An hour and a half later, Sloan pinched the Y incision closed with staples. She stored the body in the freezer and headed to the locker room. Back in her street clothes, she spent an hour typing up her notes about the autopsy, which she attached to an email and sent to Dr. Cutty. Sloan was certain Dr. Cutty did not read lowly first-year fellows’ autopsy write-ups. That distinction likely went to an assistant. Or maybe the summaries were never read at all but simply accrued in a graveyard of unread documents that existed only to make sure newbies followed the rules.

It was just past three o’clock and she figured she had another few hours to kill before her parents would be finished with the FBI. She pulled out of the parking lot of the OCME, turned onto District Drive and then onto Blue Ridge Road. After being confined in the morgue for the morning, the CrossFit gym would be her next distraction. She glanced into the rearview mirror and saw a Toyota SUV behind her. Something pinged in her mind, a subtle warning that might have gone unnoticed had the last few days not put her nervous system into overdrive. Sport utility vehicles were everywhere, and she worked to figure out what made the one behind her stand out. It was a late-model silver Toyota 4Runner that should have blended in with the hundreds of others that made up the Raleigh area traffic. Yet something about the vehicle caught her attention.

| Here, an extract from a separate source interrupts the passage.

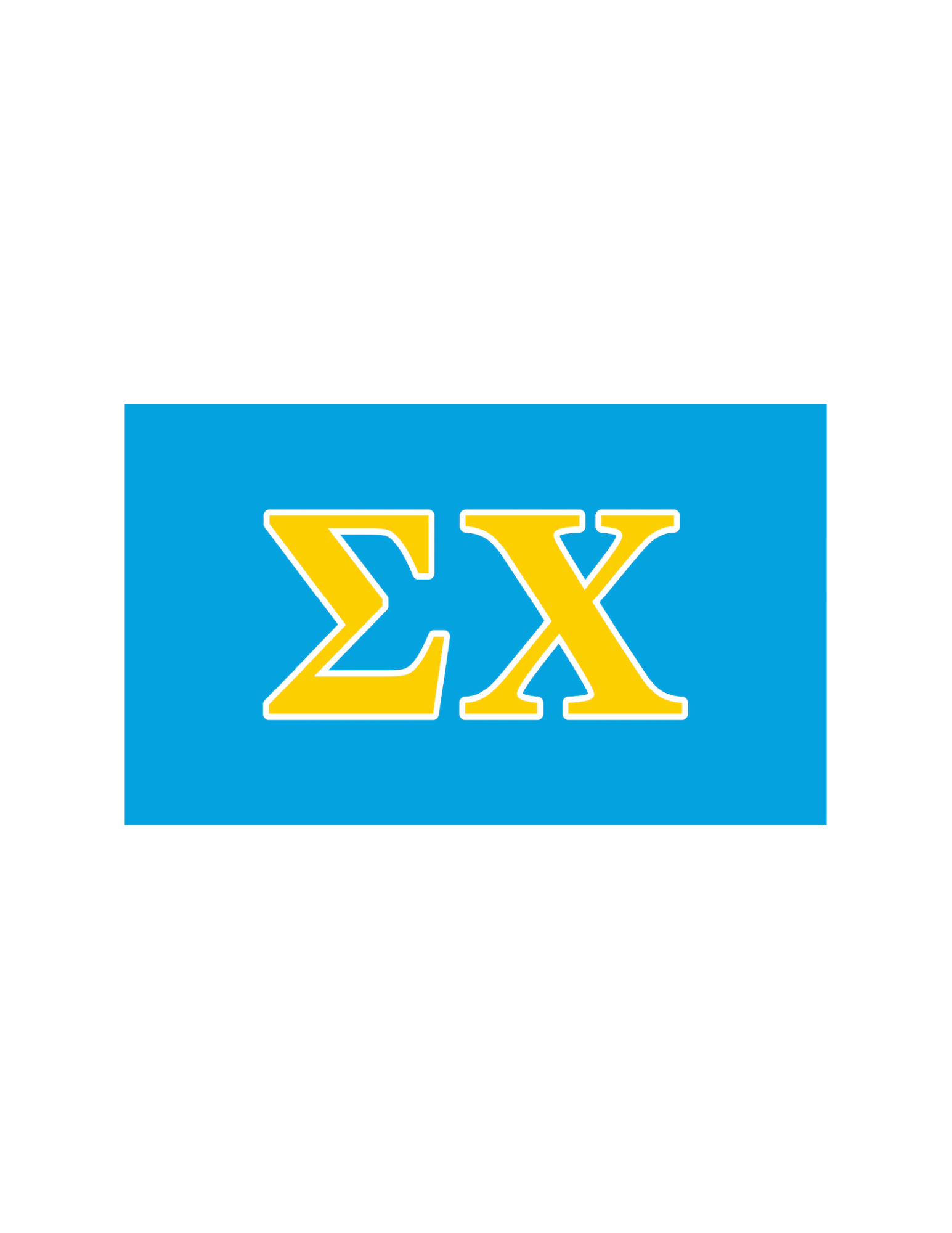 Fraternity Greek Letter Flag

Sloan made a turn and approached the entrance to Highway 40. At the last second she swerved onto the on-ramp and merged into traffic. In her rearview mirror she watched the 4Runner follow her onto the highway and pass a few cars to keep pace. She slid into the middle lane and aggressively passed a few cars before jumping into the left lane, where she gunned the engine and flew past an eighteen-wheeler semitruck. Once clear of the big rig, she cut across all three lanes of traffic to narrowly catch the exit ramp. The reckless maneuver drew a cacophony of horns. As she exited the highway, she watched the silver Toyota continue on in the middle lane wholly uninterested in her lunacy, continuing north on Highway 40 as if it were any other vehicle on the road.

Sloan caught her breath and turned at the end of the exit ramp. The last few days had her on edge. She doubled back to the gym, changed into shorts and a tank top, and laced her shoes tight for the brutal AMRAP workout—As Many Reps As Possible—that was listed on the gym’s chalkboard as the workout of the day. It was exactly what she needed. A popular CrossFit routine, it condensed a full-body workout into a small window of time. Music blared from speakers, the coach bounced on his toes to get everyone going, then counted down—three, two, one—and the workout began. Along with ten other CrossFitters, Sloan began on the rowing machine, worked through wall-ball shots and cleans, and finished with a brutal cycle of muscle-ups until her body was drenched with sweat, her lungs burned like hell, and her shoulders and arms were engorged with blood and lactic acid. She took a cold shower, changed into jeans and a blouse, and checked her phone for messages from her parents. None.

Outside she surveyed the health club’s parking lot and noticed nothing out of the ordinary. Ten minutes later, however, she spotted the Toyota parked under a maple tree across the street from her apartment. As Sloan slowly passed the SUV, she finally understood what had caught her attention about the vehicle. It was the license plate. Absent was the typical “First in Flight” North Carolina plate. Instead, the 4Runner sported colorful mountains running along the bottom of the plate, and NEVADA stenciled across the top.